We’re in the thick of the NFL offseason and it’s officially time to start fantasy football prep. I’ll be answering the biggest questions heading into the 2021 season. Click here to read the series of questions answered so far.
Most football fans would be hard pressed to name more than a few play-callers better than San Francisco 49ers head coach Kyle Shanahan. Yes, PFF managed to name at least six, but generally the mastermind behind the 2012 Washington Football Team, 2016 Atlanta Falcons and 2019 49ers is considered one of the league’s best at what he does.
Here’s the one secret about Shanny that the government doesn’t want you to know: Those three aforementioned offenses mark the only instances of him finishing inside of the NFL’s top-20 scoring units since 2010. The general lack of competent quarterback play in the other seasons makes it tough to completely blame Shanahan for these failures; just realize it hasn’t been a given that he’ll lead an elite scoring offense over the years.
The bigger constant for Shanahan as a play-caller has been the presence of a dominant rushing attack. Overall, he’s finished with a top-five offense in total rushing scores on four separate occasions since 2012 while only falling outside of the top 13 once. There’s a good chance you’ve been a solid fantasy football asset if you’ve been a starting running back for the Shanahan family over the years. This season’s crop of contenders doesn’t look much different from past producers from a talent perspective; the million dollar question is who will rise to the top of the 49ers’ somewhat muddled depth chart.

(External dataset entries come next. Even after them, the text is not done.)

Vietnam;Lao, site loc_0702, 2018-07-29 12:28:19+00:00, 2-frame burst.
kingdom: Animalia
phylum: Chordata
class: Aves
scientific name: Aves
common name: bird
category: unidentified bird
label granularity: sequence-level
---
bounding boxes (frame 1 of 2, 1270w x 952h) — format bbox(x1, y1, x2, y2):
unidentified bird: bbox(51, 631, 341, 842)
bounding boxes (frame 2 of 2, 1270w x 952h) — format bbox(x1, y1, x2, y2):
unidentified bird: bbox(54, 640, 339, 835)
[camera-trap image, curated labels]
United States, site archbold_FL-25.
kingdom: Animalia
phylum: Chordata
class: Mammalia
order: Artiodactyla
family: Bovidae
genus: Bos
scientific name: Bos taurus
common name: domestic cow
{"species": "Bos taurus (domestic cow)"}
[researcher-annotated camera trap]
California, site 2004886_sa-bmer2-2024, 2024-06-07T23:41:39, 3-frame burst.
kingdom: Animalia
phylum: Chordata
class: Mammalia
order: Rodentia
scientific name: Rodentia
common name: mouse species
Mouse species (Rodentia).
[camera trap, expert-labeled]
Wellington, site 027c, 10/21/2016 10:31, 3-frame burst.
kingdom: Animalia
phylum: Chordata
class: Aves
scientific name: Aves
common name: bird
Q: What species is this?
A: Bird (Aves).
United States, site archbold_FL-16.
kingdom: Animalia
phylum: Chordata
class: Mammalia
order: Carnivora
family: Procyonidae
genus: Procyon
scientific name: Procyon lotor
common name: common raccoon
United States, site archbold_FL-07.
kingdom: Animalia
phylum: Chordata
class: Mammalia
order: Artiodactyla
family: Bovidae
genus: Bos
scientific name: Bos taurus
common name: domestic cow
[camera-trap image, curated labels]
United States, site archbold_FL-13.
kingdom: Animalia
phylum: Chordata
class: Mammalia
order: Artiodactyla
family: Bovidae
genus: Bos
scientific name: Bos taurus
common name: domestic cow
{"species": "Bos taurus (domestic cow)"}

What follows is a breakdown on Shanahan’s historical habits when it comes to his backfield splits and which San Francisco running backs to target in fantasy land ahead of 2021.
Shanahan typically uses multiple running backs
There are 13 seasons' worth of data on Shanahan backfields where he was either the offensive coordinator or head coach. The following table lists each year’s respective 1) RB1, 2) fantasy finish, and 3) workload.
|2008||HOU||Steve Slaton||RB7||318 touches in 16 games. Workhorse|
|2009||HOU||Slaton||RB29||175 touches in 11 games. Reduced, but still featured RB|
|2010||WAS||Ryan Torain||RB33||Portis injury led to Torain generally working as a workhorse|
|2011||WAS||Roy Helu||RB24||200 touches in 15 games. Lead committee back|
|2012||WAS||Alfred Morris||RB7||346 touches in 16 games. Workhorse|
|2013||WAS||Morris||RB19||285 touches in 16 games. Workhorse|
|2014||CLE||Isaiah Crowell||RB33||Split with West and Tate in 3-RB committee|
|2015||ATL||Devonta Freeman||RB1||338 touches in 15 games. Workhorse|
|2016||ATL||Freeman||RB6||281 touches while Coleman had 149. Lead committee back|
|2017||SF||Carlos Hyde||RB8||299 touches in 16 games. Workhorse|
|2018||SF||Matt Breida||RB26||No 49ers RB reached 200 touches or 15 games|
|2019||SF||Raheem Mostert||RB26||Took over down the stretch, but no RB had more than 160 touches|
|2020||SF||Jeff Wilson||RB31||Committee back benefited mightily from Mostert and Coleman injuries|
Injuries have certainly limited Shanny’s chances at giving a single running back a massive workload in recent years. Still, we’ve somewhat consistently seen Shanahan lean on multiple running backs, with the main exceptions being Morris, Freeman and Hyde.
Zeroing in on specifically 2020 adds credence to the idea that we’re going to see multiple backs involved regardless of how inevitable injuries play out. Last season, Mostert never played more than 60% of the offense’s snaps in a single game and it took Wilson until Week 16 to do so for the first time. Somehow Jerick McKinnon led the way with three such games, but he typically wasn’t afforded the sort of enhanced workload that usually goes hand in hand with an increase in snaps.
Shanahan isn’t immune to handing over the backfield to a single back; the problem is that we shouldn’t necessarily expect that to happen next season.